Trecho do documento
--------------------------------

Mas a maior prova da natureza ideológica e não-científica do trabalho de Wright é interna a seu discurso. Para Wright, a natureza é a evolução. Mas ele invoca a evolução para justificar uma espécie de metafísica natural das diferenças nos papéis sexuais e sociais. Parece que a evolução parou, é sempre conjugada ao passado (por exemplo: "durante a evolução, era geneticamente custoso...").
Por que parou, parou por quê? Um pensamento evolucionista consiste em pensar as mudanças, por inscritas geneticamente que sejam. Mas as mudanças são, para Wright, só as que já aconteceram, "nos tempos da evolução".
Tomamos sua tese central. Wright parte da idéia de que as mulheres são mais reservadas sexualmente que os homens, sabidamente mais caçadores, porque as mulheres reproduzem menos e portanto devem cuidar mais da qualidade dos genes dos parceiros. Os homens adoram jogar genes ao acaso, para as gerações futuras.
A pretensa constatação inicial (que as mulheres são menos promíscuas) é antes de mais nada um preconceito. Desta constatação preconceituosa, Wright deduz uma teoria fantasiosa do desejo sexual, o qual serviria aos imperativos de uma boa seleção genética para a continuação da espécie.
Ora, podemos até imaginar Henrique 8º transando com Ana Bolena e se excitando com a réplica que Hollywood lhe atribuiu: "Vou te encher de filhos”. Certamente o desejo sexual pode se sustentar com as imagens da procriação. Mas será que alguém se excita pensando nos genes que lança para a posteridade? Imagino que Wright se defenderia dizendo que a determinação do desejo pelas leis da evolução se situa aquém ou além da consciência. Embora eu pense que desejo minha parceira pelos seus belos olhos, essas fantasias estão sempre ao serviço superior de minha genética paixão de melhorar a visão das gerações futuras. E maldito seja quem deseja mulher míope!
Wright poderia ter refletido um instante no fato, banal, que a sexualidade humana tem justamente a propriedade de ser completamente desnaturada. Nossa espécie é a única, entre os mamíferos, que desconhece o ciclo; as mulheres não são férteis durante a menstruação, como fêmeas de mamíferos no cio, e a excitação sexual não depende nada da reprodução.

--------------------------------

Dados extraídos
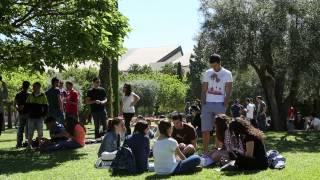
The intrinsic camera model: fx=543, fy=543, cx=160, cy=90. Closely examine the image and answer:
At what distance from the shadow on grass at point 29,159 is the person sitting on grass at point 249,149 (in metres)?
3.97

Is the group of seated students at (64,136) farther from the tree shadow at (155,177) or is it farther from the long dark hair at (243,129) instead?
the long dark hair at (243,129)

--------------------------------

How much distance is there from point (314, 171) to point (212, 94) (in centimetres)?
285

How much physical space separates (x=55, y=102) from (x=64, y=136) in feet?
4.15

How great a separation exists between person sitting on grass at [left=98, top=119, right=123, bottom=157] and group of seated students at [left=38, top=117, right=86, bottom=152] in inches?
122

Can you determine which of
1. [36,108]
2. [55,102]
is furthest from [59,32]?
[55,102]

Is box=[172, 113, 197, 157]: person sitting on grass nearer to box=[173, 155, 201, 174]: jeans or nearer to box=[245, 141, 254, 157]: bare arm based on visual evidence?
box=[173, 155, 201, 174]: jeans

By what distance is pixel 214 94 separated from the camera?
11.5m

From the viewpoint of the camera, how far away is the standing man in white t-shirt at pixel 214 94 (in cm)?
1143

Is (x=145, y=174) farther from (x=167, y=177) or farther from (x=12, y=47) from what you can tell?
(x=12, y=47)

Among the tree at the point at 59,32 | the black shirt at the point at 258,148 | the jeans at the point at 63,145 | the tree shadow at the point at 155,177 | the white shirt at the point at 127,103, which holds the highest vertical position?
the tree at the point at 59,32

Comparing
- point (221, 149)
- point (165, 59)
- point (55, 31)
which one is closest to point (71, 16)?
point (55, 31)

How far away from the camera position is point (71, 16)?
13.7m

--------------------------------

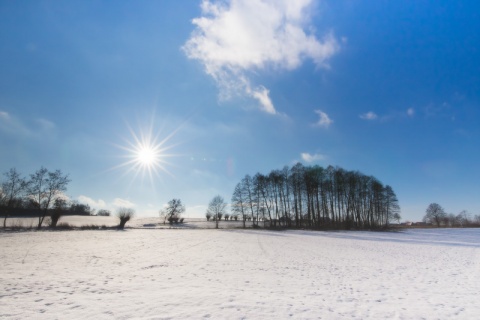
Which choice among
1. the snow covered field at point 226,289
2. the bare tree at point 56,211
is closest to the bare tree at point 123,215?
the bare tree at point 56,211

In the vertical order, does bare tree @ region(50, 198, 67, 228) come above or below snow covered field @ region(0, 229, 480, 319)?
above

--------------------------------

Exercícios propostos
- 1) Cite do texto sobre Wright o trecho que começa em "Por que parou, parou" e segue até "para as gerações futuras.".
- 2) Resuma em poucas linhas o parágrafo do texto sobre Wright que começa com "Tomamos sua tese central", mantendo os fatos principais.
- 3) Dê a continuação do texto sobre Wright a partir da última frase apresentada.
As entradas não têm relação alguma com o que se pede aqui.

Respostas em ordem
- 1)
Por que parou, parou por quê? Um pensamento evolucionista consiste em pensar as mudanças, por inscritas geneticamente que sejam. Mas as mudanças são, para Wright, só as que já aconteceram, "nos tempos da evolução".
Tomamos sua tese central. Wright parte da idéia de que as mulheres são mais reservadas sexualmente que os homens, sabidamente mais caçadores, porque as mulheres reproduzem menos e portanto devem cuidar mais da qualidade dos genes dos parceiros. Os homens adoram jogar genes ao acaso, para as gerações futuras.

- 2) A tese central de Wright é que as mulheres são sexualmente mais reservadas que os homens, conhecidos por serem mais caçadores. Como reproduzem menos, elas precisariam cuidar mais da qualidade dos genes dos parceiros. Já os homens gostam de lançar genes ao acaso para as gerações futuras.

- 3)
O próprio evolucionismo não é nenhuma norma ou lei da natureza, é a interpretação de uma contingência histórica da competição entre as espécies. A evolução darwiniana não implica nenhuma finalidade interna os seres, humanos ou outros. Mas a posição de Wright desliza de Darwin a Lamarck: ele começa por considerar a evolução selecionando as espécies que melhor se perpetuam e reproduzem e acaba imaginando que as regras da boa reprodução dirigem a sexualidade.
Ou seja, começa com Darwin (a evolução seleciona) e acaba com Lamarck (a função da perpetuação da espécie cria nossa sexualidade e nossa vida social como um órgão). Pode ser que a espécie humana seja ou venha a ser perfeitamente suicida. Certamente não pode ser que nossa compreensão de nós mesmos seja decidida pelas necessidades da reprodução.
Caso contrário, entra-se em uma armadilha teórica: como é que não dispomos de um gene ecológico que nos faça preservar nosso ambiente? Os genes da boa evolução podem ou não ser malthusianos?
Os feminismos que Wright discute e contesta em seu artigo são um adversário aparentemente fácil. Talvez defendam mesmo posições ideológicas pouco compatíveis ou contraditórias com as formas do desejo feminino em nossa cultura.
Quando, por exemplo, MacKinnon declara que cada relação heterossexual é um estupro, faz política e não ciência. Mas sua afirmação, pelo que deixa entrever de uma contradição - não resolvida entre dimensões diferentes da fantasia sexual feminina, carrega mais verdade do que o texto de Wright. Opor às afirmações feministas, por extremas e sintomáticas que sejam, um moralismo banal camuflado de inelutabilidade evolucionista, é estúpido demais.